"""Common helpers for symbol-edit experiments."""

from __future__ import annotations

import re
import sys
from pathlib import Path
from typing import Dict, Optional

ROOT = Path(__file__).resolve().parents[1]
if str(ROOT) not in sys.path:
    sys.path.insert(0, str(ROOT))

from number_edit.common import ensure_dir, load_jsonl, write_jsonl  # re-export


# ── Target Symbols (unified, no = sign) ──────────────────────────────────────

# All 7 target symbols and their variants
SYMBOL_SWAP: Dict[str, str] = {
    # Relations: direction swap
    ">": "<",
    "<": ">",
    "\\geq": "\\leq",
    "\\ge": "\\le",
    "≥": "≤",
    "\\leq": "\\geq",
    "\\le": "\\ge",
    "≤": "≥",
    "\\gt": "\\lt",
    "\\lt": "\\gt",
    # Operators: inverse swap
    "+": "-",
    "-": "+",
    "\\times": "\\div",
    "×": "÷",
    "\\cdot": "\\div",
    "·": "÷",
    "\\div": "\\times",
    "÷": "×",
}


def perturb_symbol(symbol: str) -> Optional[str]:
    """Return the unsound replacement for a symbol. Deterministic, no randomness.

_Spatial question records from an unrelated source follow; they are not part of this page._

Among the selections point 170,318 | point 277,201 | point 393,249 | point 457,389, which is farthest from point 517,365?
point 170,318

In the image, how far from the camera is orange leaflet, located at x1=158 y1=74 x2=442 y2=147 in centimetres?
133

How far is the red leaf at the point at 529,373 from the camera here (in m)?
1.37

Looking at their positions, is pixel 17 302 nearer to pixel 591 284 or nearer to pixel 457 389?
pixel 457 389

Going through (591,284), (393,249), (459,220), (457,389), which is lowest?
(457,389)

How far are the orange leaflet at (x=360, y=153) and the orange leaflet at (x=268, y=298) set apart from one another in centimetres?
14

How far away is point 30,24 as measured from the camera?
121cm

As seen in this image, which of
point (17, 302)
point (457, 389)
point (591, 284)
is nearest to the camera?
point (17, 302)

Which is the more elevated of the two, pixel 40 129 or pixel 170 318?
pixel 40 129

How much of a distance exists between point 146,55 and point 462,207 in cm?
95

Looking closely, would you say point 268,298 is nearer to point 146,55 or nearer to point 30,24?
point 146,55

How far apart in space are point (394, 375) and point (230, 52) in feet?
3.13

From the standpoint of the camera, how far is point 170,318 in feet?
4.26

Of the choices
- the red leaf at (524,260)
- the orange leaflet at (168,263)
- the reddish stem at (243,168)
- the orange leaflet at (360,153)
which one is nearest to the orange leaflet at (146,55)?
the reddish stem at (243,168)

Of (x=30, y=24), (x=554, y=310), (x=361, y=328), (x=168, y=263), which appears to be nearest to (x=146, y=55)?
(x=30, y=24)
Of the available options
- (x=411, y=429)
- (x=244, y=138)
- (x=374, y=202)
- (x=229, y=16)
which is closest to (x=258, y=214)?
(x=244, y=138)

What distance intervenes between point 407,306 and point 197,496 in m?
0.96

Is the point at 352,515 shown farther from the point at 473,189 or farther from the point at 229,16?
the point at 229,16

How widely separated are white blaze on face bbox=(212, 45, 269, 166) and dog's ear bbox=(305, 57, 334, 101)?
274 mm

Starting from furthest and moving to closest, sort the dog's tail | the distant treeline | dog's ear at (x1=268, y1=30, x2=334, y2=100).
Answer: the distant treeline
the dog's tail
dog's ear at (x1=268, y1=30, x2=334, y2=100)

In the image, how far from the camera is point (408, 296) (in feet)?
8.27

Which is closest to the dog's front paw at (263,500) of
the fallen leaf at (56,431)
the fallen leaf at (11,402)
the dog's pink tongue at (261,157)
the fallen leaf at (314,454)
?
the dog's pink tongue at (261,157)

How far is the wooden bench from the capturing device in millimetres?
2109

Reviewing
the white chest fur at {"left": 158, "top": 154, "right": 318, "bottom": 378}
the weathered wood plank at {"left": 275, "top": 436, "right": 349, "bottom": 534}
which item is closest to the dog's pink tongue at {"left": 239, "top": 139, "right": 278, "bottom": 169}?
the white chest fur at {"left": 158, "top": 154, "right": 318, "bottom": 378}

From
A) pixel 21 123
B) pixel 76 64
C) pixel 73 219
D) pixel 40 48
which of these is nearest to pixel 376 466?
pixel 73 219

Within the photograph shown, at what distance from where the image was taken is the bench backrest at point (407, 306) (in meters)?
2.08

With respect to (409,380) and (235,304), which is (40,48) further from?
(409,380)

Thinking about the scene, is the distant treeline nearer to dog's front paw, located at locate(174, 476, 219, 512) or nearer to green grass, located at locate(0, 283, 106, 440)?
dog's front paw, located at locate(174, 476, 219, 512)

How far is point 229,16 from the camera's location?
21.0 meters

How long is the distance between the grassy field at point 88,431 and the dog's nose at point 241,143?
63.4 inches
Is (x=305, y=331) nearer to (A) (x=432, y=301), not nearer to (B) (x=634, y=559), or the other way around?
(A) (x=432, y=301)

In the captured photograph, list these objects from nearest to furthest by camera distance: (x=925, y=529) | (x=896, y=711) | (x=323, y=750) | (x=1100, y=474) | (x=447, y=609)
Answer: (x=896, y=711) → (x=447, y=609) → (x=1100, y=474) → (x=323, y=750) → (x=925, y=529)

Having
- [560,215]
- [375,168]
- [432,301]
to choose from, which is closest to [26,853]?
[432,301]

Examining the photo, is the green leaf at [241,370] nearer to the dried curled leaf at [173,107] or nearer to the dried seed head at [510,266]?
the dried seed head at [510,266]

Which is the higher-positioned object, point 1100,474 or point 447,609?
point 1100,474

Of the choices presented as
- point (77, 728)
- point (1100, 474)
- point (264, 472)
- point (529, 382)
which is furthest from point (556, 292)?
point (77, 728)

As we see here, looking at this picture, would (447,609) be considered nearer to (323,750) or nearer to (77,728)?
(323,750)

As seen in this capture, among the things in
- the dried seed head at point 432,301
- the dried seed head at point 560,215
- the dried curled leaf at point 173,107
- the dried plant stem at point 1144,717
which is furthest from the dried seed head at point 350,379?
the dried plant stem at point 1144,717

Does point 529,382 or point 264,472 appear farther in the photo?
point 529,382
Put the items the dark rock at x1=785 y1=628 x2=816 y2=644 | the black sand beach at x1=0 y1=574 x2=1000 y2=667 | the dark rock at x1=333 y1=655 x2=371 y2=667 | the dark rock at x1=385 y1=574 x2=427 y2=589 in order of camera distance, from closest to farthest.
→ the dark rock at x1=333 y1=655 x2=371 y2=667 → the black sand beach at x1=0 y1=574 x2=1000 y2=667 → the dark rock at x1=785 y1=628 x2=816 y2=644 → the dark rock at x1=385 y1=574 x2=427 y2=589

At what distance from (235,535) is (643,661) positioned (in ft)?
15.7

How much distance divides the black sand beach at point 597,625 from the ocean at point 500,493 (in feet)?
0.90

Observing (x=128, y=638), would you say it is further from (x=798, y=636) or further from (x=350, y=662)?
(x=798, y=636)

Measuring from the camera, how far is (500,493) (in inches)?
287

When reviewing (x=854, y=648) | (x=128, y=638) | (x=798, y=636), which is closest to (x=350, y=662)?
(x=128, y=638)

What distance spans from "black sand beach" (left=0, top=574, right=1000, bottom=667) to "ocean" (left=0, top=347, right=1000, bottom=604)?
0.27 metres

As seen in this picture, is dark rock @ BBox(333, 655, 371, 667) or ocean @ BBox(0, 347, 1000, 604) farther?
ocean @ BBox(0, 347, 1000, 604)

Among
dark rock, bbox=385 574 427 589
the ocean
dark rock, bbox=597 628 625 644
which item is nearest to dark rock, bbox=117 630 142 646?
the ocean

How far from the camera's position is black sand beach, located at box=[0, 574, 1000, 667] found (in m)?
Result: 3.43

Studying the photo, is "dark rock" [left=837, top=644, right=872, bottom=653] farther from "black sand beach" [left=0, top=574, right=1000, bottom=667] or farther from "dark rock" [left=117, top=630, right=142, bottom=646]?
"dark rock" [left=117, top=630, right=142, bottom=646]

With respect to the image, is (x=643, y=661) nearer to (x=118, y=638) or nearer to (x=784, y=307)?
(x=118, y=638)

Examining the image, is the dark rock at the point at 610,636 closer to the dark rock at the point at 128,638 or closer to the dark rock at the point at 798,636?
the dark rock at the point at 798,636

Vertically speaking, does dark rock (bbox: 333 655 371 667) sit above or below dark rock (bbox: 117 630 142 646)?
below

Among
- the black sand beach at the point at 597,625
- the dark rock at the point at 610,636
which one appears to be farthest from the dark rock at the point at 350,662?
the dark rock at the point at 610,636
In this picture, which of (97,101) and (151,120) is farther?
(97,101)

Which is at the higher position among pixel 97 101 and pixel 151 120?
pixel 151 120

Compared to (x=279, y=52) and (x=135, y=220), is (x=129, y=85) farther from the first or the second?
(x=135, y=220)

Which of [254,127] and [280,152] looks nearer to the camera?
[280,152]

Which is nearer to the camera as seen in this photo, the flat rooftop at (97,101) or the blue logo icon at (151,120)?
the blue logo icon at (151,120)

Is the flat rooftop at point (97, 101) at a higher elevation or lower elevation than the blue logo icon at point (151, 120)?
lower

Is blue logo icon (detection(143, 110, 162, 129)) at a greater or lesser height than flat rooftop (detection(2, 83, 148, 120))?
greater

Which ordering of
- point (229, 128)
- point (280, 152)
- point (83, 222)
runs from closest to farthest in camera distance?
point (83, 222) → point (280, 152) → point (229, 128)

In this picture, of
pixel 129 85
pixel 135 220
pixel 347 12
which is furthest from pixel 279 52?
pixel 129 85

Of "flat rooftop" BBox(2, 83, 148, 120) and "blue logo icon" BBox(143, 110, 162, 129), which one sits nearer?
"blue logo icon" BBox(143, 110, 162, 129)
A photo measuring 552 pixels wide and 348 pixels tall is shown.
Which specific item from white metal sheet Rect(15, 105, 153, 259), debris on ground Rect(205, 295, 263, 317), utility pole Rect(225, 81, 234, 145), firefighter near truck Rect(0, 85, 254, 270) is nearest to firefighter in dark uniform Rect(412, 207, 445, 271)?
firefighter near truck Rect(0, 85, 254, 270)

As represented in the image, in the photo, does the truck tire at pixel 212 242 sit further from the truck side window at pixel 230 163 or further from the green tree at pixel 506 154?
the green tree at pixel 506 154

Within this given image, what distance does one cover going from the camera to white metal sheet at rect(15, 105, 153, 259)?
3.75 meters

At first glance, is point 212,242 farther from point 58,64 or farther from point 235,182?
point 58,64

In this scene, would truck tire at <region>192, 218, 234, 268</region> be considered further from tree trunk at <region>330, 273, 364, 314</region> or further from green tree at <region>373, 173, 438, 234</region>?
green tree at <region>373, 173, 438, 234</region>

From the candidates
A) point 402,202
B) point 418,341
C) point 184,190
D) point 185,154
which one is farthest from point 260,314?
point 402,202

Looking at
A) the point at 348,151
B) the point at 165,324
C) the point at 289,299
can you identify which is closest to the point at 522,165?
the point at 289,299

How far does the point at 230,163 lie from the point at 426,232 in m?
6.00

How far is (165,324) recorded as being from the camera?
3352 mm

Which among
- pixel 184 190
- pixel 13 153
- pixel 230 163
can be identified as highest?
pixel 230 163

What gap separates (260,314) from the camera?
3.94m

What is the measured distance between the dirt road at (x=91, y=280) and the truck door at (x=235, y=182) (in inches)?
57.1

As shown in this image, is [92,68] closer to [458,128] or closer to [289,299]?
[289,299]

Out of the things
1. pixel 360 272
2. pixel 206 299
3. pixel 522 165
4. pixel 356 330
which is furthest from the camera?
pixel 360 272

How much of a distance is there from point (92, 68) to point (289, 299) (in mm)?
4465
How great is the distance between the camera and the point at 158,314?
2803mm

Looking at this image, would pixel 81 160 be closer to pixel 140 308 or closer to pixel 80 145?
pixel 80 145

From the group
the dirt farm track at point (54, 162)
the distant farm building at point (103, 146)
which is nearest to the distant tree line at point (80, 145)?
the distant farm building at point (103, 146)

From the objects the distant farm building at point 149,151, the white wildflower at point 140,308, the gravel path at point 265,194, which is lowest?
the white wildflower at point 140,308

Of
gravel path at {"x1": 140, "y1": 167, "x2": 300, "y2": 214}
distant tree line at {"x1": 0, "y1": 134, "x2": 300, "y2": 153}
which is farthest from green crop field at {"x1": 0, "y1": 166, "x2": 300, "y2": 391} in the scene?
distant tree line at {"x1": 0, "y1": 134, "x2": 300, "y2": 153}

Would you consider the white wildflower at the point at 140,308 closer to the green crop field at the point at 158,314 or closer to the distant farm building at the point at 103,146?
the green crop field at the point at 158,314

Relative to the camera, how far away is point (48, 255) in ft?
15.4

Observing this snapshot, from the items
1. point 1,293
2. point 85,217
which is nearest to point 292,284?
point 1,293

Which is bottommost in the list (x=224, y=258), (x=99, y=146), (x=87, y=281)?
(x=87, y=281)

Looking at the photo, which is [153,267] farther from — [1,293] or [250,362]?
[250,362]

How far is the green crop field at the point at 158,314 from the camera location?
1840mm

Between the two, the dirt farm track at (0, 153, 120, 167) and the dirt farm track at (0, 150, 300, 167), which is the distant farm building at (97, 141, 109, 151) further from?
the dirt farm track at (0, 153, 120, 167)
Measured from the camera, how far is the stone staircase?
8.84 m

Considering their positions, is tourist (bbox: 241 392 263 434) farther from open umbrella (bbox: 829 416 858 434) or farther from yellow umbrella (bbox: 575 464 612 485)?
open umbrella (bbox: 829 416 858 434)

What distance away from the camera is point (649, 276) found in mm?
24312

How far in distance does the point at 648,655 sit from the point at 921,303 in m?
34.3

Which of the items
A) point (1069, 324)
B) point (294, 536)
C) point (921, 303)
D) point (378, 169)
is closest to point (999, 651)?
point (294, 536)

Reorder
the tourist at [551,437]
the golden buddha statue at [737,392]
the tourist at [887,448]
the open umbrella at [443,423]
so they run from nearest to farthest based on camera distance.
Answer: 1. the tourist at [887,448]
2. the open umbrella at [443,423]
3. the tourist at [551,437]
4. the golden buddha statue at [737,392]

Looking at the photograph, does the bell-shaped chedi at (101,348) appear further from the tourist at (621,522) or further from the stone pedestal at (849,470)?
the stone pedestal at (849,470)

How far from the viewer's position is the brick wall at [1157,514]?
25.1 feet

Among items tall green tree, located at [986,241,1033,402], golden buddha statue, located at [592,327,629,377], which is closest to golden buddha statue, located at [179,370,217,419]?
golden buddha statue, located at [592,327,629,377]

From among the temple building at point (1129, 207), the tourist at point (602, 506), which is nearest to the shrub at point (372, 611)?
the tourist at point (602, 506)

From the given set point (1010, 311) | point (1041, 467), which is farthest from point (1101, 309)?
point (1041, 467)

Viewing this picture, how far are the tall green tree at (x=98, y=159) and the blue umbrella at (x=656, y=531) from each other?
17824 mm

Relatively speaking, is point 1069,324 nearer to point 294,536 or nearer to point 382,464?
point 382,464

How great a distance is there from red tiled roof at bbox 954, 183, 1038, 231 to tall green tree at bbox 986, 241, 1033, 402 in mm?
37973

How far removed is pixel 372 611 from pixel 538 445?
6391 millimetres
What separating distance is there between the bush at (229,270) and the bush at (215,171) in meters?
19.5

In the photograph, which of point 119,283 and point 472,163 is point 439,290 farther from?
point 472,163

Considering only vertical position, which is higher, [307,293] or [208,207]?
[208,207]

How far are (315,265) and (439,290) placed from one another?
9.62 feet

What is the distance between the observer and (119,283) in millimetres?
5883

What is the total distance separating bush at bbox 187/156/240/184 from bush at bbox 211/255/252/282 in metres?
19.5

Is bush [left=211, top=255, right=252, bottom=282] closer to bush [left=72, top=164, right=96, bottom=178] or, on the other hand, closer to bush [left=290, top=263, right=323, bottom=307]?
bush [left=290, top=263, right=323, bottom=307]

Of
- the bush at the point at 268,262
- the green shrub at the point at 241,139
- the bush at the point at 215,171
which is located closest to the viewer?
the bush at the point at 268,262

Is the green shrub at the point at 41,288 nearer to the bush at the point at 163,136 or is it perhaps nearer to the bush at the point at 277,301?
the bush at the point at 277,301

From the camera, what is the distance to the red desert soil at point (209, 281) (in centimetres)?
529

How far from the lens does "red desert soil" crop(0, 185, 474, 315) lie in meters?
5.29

    For LaTeX commands (\\leq, etc.), adds trailing space to prevent
    merging with the next token (e.g., \\leqf would be invalid LaTeX).
    """
    s = symbol.strip()
    new = SYMBOL_SWAP.get(s)
    if new is None:
        return None
    # LaTeX commands need trailing space if original was a single char
    if new.startswith("\\") and not s.startswith("\\"):
        new = new + " "
    return new


# ── Precise Symbol Replacement ──────────────────────────────────────────────

def replace_symbol(
    text: str,
    offset_start: int,
    offset_end: int,
    old_symbol: str,
    new_symbol: str,
    context: str = "",
) -> Optional[str]:
    """Replace a symbol. Exact offset first, then context-guided fallback."""
    # Try exact offset first
    if 0 <= offset_start < len(text) and offset_end <= len(text):
        if text[offset_start:offset_end] == old_symbol:
            return text[:offset_start] + new_symbol + text[offset_end:]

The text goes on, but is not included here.